**Available data**

>>>>>

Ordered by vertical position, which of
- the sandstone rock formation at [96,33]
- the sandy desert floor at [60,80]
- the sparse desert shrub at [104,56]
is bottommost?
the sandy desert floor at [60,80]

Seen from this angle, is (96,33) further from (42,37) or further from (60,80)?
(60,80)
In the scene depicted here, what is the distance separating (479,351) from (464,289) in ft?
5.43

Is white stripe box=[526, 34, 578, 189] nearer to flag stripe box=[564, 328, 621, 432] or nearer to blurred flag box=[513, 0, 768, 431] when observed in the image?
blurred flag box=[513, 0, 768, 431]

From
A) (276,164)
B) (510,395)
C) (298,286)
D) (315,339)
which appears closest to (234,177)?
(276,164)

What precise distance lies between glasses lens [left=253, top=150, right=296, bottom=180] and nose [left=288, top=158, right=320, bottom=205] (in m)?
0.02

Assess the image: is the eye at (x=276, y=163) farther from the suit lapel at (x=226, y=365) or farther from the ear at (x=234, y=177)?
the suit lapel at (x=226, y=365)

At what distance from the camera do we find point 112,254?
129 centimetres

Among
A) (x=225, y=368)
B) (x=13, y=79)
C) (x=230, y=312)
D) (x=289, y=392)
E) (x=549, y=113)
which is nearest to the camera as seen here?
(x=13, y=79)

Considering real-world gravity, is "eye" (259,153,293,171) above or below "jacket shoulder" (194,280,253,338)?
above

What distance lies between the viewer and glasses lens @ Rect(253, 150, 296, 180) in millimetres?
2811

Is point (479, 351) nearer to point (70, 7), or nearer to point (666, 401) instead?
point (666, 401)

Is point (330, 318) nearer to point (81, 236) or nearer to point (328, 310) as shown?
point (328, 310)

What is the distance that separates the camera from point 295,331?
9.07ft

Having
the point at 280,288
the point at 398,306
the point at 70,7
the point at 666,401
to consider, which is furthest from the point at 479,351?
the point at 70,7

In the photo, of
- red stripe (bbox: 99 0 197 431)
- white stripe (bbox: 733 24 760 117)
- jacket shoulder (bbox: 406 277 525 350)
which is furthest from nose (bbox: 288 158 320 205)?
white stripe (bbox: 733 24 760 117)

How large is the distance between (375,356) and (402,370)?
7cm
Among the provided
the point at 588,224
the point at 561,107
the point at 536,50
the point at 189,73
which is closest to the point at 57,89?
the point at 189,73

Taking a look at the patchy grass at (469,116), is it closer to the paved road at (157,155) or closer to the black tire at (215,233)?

<<<<<

**Short problem**
Rewrite the records from the line containing "Among the provided" through the end as a Markdown table with the columns No. and Text. Give one numbered row per line and skip blank lines.

**Answer below**
| No. | Text |
|---|---|
| 1 | Among the provided |
| 2 | the point at 588,224 |
| 3 | the point at 561,107 |
| 4 | the point at 536,50 |
| 5 | the point at 189,73 |
| 6 | which is closest to the point at 57,89? |
| 7 | the point at 189,73 |
| 8 | Taking a look at the patchy grass at (469,116), is it closer to the paved road at (157,155) or closer to the black tire at (215,233)? |